*Exercise*: Keep the pictures out of the copy and print all the entries below exactly.
== Extracted information ==
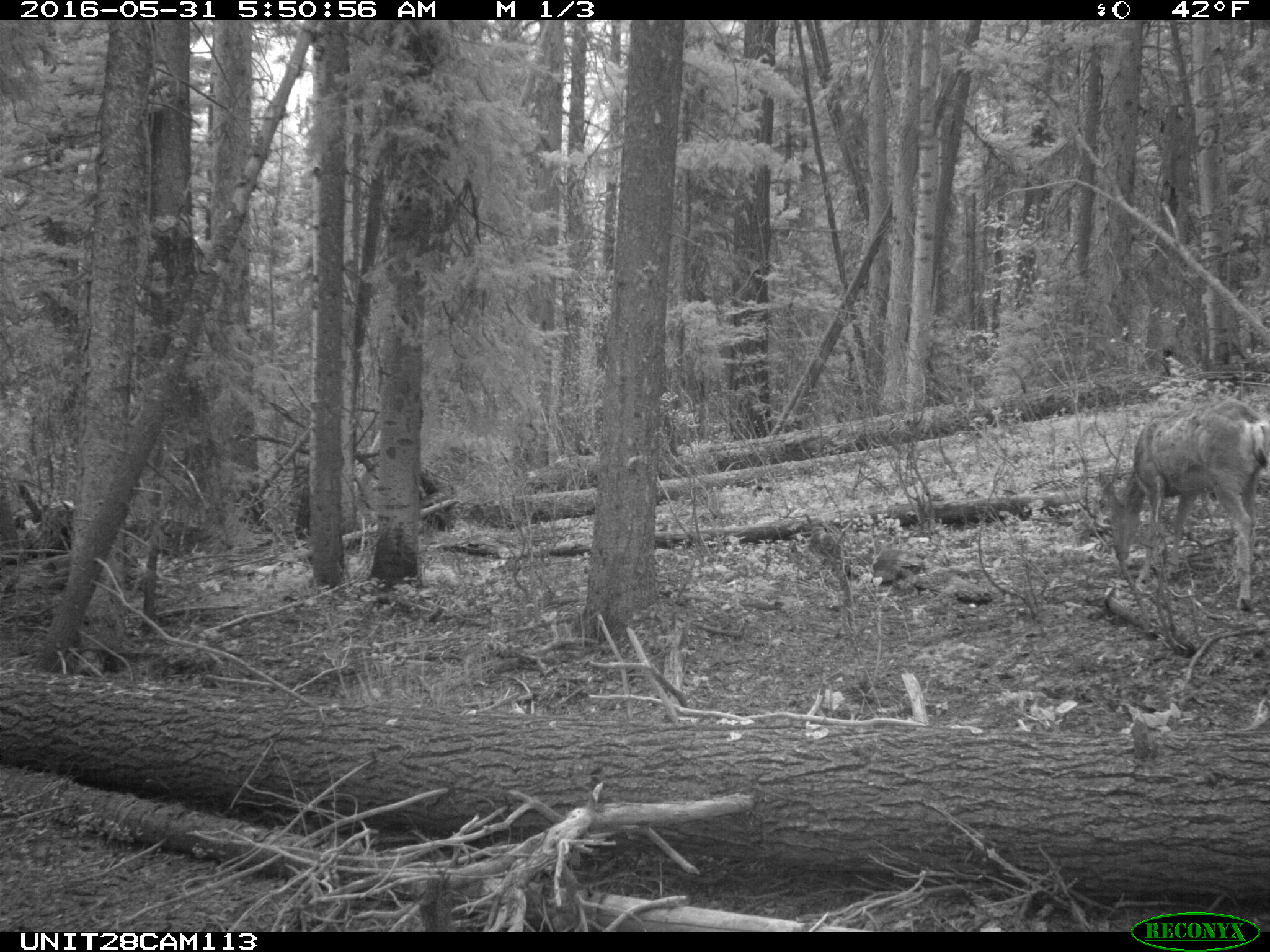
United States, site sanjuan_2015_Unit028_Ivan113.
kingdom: Animalia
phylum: Chordata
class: Mammalia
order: Artiodactyla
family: Cervidae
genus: Odocoileus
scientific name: Odocoileus hemionus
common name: mule deer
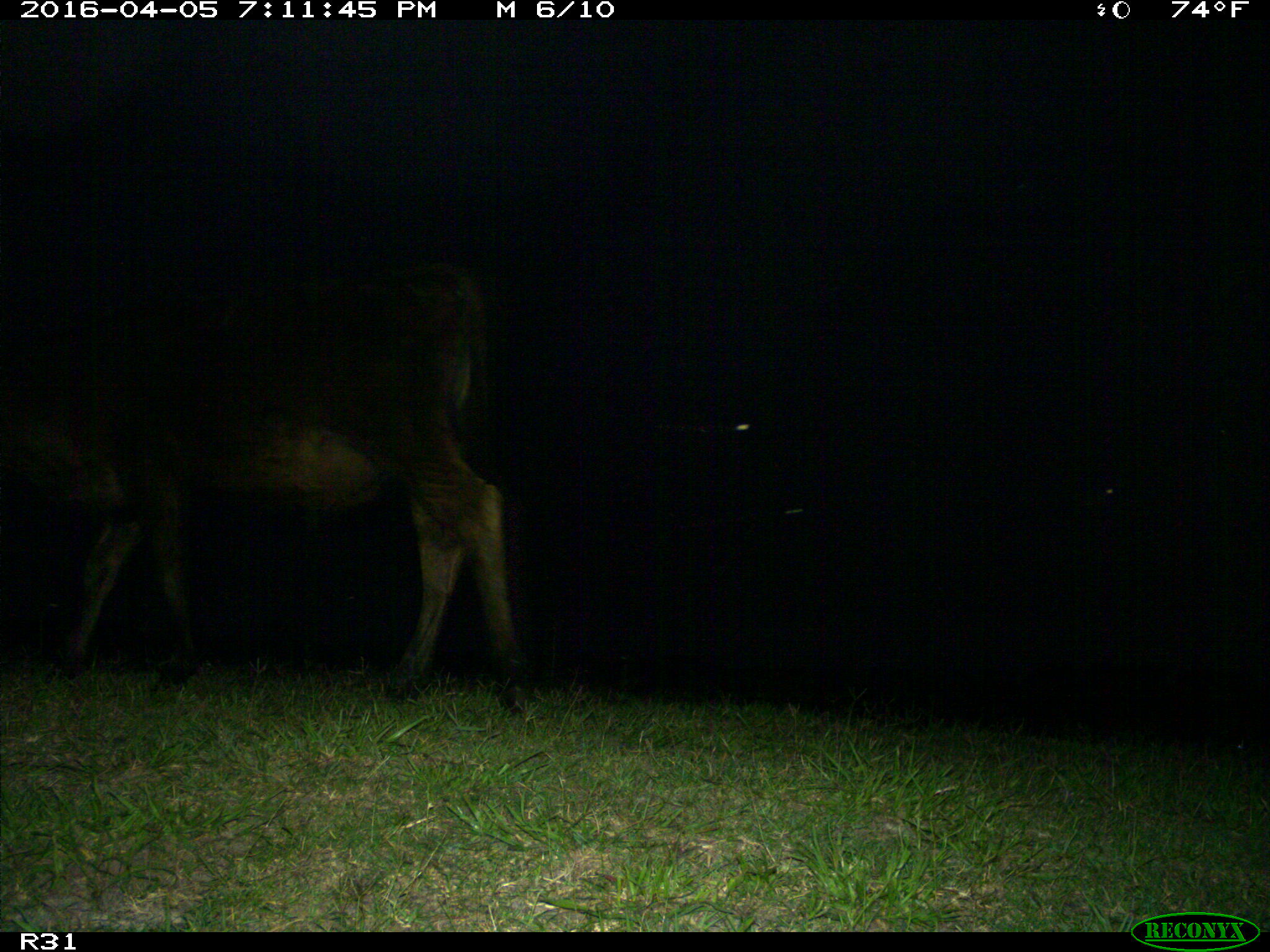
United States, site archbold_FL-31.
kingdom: Animalia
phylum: Chordata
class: Mammalia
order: Artiodactyla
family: Bovidae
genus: Bos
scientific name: Bos taurus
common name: domestic cow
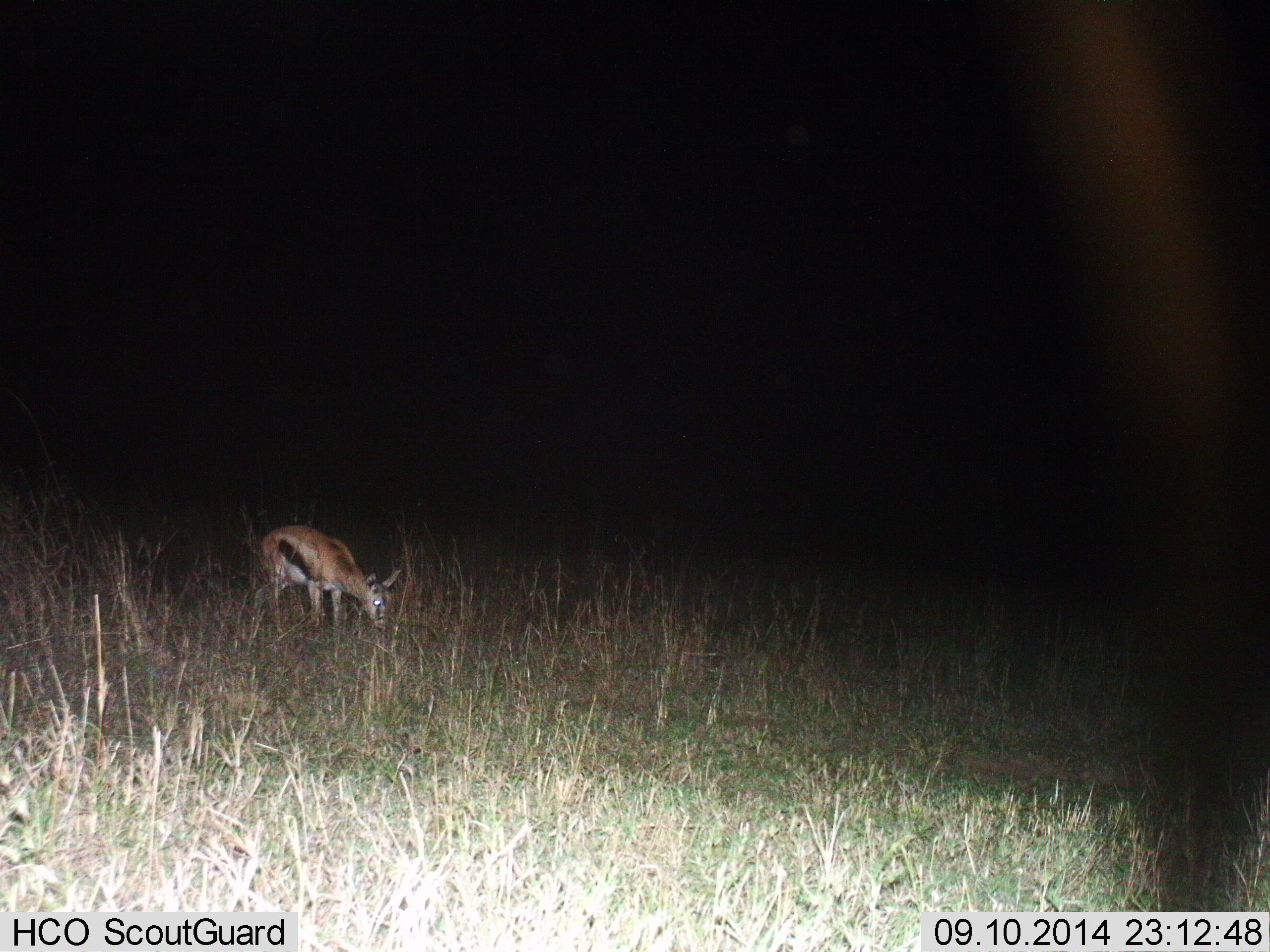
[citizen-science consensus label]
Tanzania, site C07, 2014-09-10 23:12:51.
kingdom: Animalia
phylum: Chordata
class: Mammalia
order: Artiodactyla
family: Bovidae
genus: Eudorcas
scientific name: Eudorcas thomsonii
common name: thomson's gazelle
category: gazellethomsons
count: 1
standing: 30%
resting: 0%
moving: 0%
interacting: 0%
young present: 0%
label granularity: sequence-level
===
*Written solution*:
United States, site sanjuan_2015_Unit028_Ivan113.
kingdom: Animalia
phylum: Chordata
class: Mammalia
order: Artiodactyla
family: Cervidae
genus: Odocoileus
scientific name: Odocoileus hemionus
common name: mule deer
United States, site archbold_FL-31.
kingdom: Animalia
phylum: Chordata
class: Mammalia
order: Artiodactyla
family: Bovidae
genus: Bos
scientific name: Bos taurus
common name: domestic cow
[citizen-science consensus label]
Tanzania, site C07, 2014-09-10 23:12:51.
kingdom: Animalia
phylum: Chordata
class: Mammalia
order: Artiodactyla
family: Bovidae
genus: Eudorcas
scientific name: Eudorcas thomsonii
common name: thomson's gazelle
category: gazellethomsons
count: 1
standing: 30%
resting: 0%
moving: 0%
interacting: 0%
young present: 0%
label granularity: sequence-level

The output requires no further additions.